Paper long abstract:
Since decades Berlin enjoys a reputation of particularly liberal and tolerant space, not least for all kinds of gender and sexual identities. Such reputation, apart from attracting white middle-class homosexuals from Western Europe and North America seeking sex, appeals to marginalized sexual and gender minorities from all over the world, and - due to proximity - particularly to those from Central and Eastern Europe (CEE) and from the new member states (NMS) of the EU. Based on ethnographic research on trajectories of marginalized people living with HIV/AIDS (PLWHA) from CEE and the NMS who seek help at an anti-HIV organization in Berlin, I show an (European) imperial dynamic (Stoler 2011) that becomes visible both in everyday struggles over access to health and social welfare of marginalized PLWHA and in their imaginations about living in "the West". I focus on interplay of race, class, gender, sexuality and health/legal status in order to show different strategies and tactics of subjectification beyond national and EU borders.
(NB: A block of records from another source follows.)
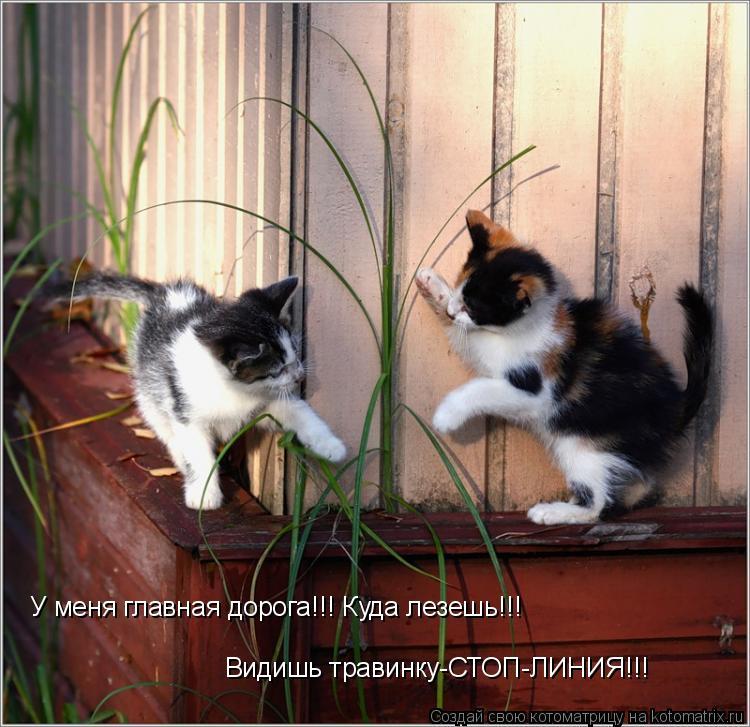 Котоматрица: Видишь травинку-СТОП-ЛИНИЯ!!! У меня главная дорога!!! Куда лезешь!!!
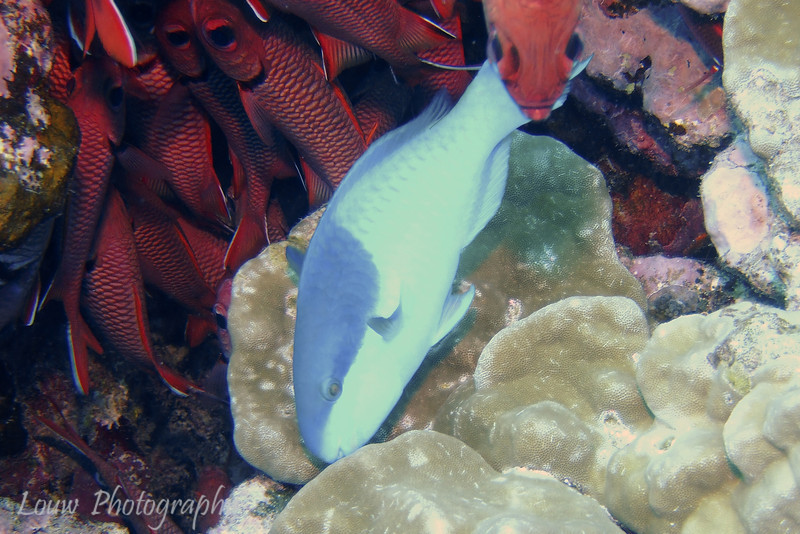 Parrotfish, Tapu, Bora Bora, French Polynesia
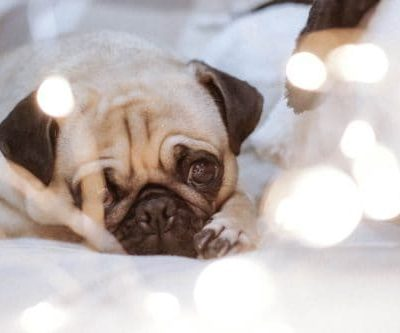 Calm, Lazy & Loyal – 3 Best Dog Breeds For New Moms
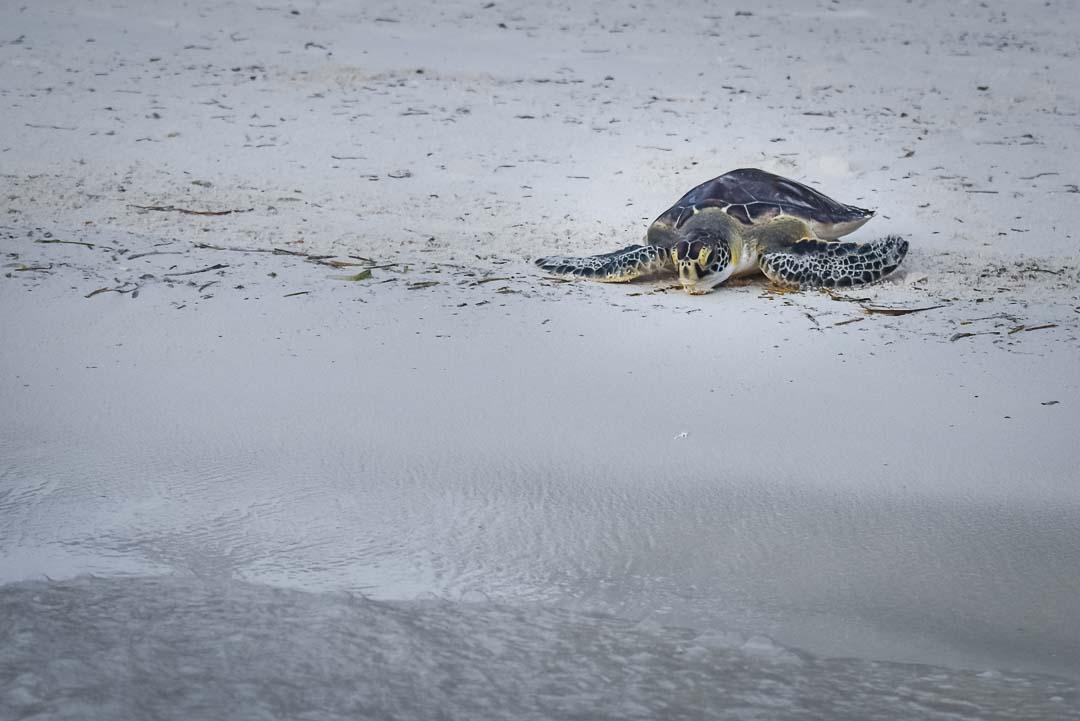 Indra hybrid turtle release Marine Savers Maldives [0067]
These managements of identities should enable survival and "livable life" in conditions of marginalization and precarity beyond national and EU borders. They reveal not only different and overlapping forms of "normalization" and discrimination of migrants in different locations, but also various coalitions and subversions against the reproduction of global, (post-)imperial inequalities inscribed in health and social/labor policies in the EU and in CEE countries.